- Born: 27 October 1961
- Died: 1 January 2021 (aged 59) Dar es Salaam, Tanzania
- Education: Mzumbe University The Institute of Finance Management Strathclyde University
- Known for: Accountancy; politics; social welfare;
- Political party: Chama Cha Mapinduzi
- Spouse: David Mwamakula
- Children: 5
- Parents: Julius Nyerere (father); Maria Nyerere (mother);

Member of Parliament (Tanzania)
- In office 2000–2005

= Rosemary Nyerere =

Tanzanian politician & academic (1961–2021)

Rosemary Nyerere (27 October 1961 – 1 January 2021) was a Tanzanian politician and academic. She was a daughter of the late Mwalimu Julius Nyerere, the founder and first president of the United Republic of Tanzania.

==Background and family==
Nyerere was born on 27 October 1961 and is among the eight children of the late Mwalimu Julius Nyerere and Mama Maria Nyerere.

She married David Mwamakula on 21 May 1994 in Butiama. The couple had five children and three grandchildren.

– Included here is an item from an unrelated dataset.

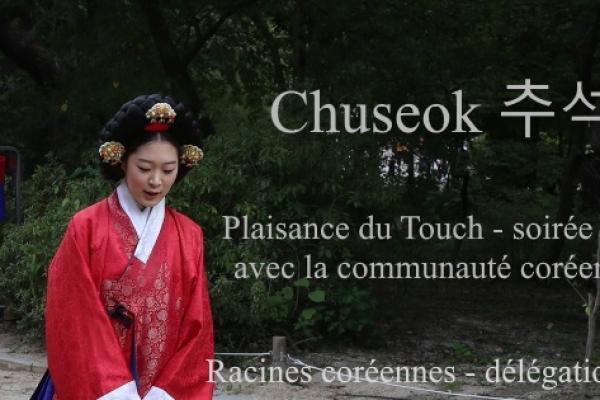 Chuseok 추석 2015 à Plaisance du Touch avec la communauté coréenne – 26/09/2015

On 1 January 2021, she Nyerere suddenly just after ringing into the New Year celebrations for the year 2021, in addition to celebrating her mother's birthday. On 6 January (Epiphany), in the Immaculate Chapel parish church located in the Upanga neighbourhood of Dar es Salaam, a farewell requiem mass was held for her. She was later laid to her final resting place in the Pugu burial ground and her funeral service was attended by Prime Minister Kassim Majaliwa and then-Vice President Samia Suluhu who represented then-President John Magufuli in acting as main guests of honour in paying their last respects to her, both during her wakes from 2 to 5 January and on the funeral day.

==Education==
Nyerere had her primary level education from 1967 to 1973, at Forodhani and later Bunge primary school. From 1974 to 1977 she finished her lower secondary level education from Weruweru Secondary School, and from 1977 to 1979, she attended Korogwe High School for her upper secondary education. From 1987 to 1989, she attended Mzumbe University (just after taking foundation studies in accountancy and finance for an extended period of eight years from 1979 to 1987 at The Institute of Finance Management at Dar es Salaam), studying an advanced diploma in certified accountancy, as she earned first class and received recognition awards, later to graduate and become a part-time lecturer at her alma mater. In 1999, she continued her studies overseas in Britain, particularly at Strathclyde University, Glasgow, Scotland, to pursue her master's degree in Investment and Finance.

==Career==
From 1991 to 1999, Nyerere was a part-time lecturer at The Institute of Finance Management (IFM). From 1990 to 1993, she worked as an accountant in a local press and newsprint company known as The Central Tanganyika Press Ltd. based in Dodoma. She also served in several board positions (corporate/non-governmental) such as deputy board chairperson of Tambaza High School from 2010 to 2013. From 2002 to 2008, she was the board director of Tanzania Investment Bank. From 2002 to 2005, she served as a board member of the Ngorongoro Conservation Area. From 2000 to 2005, she was an MP for the Chama Cha Mapinduzi party's women special reserved seats quota.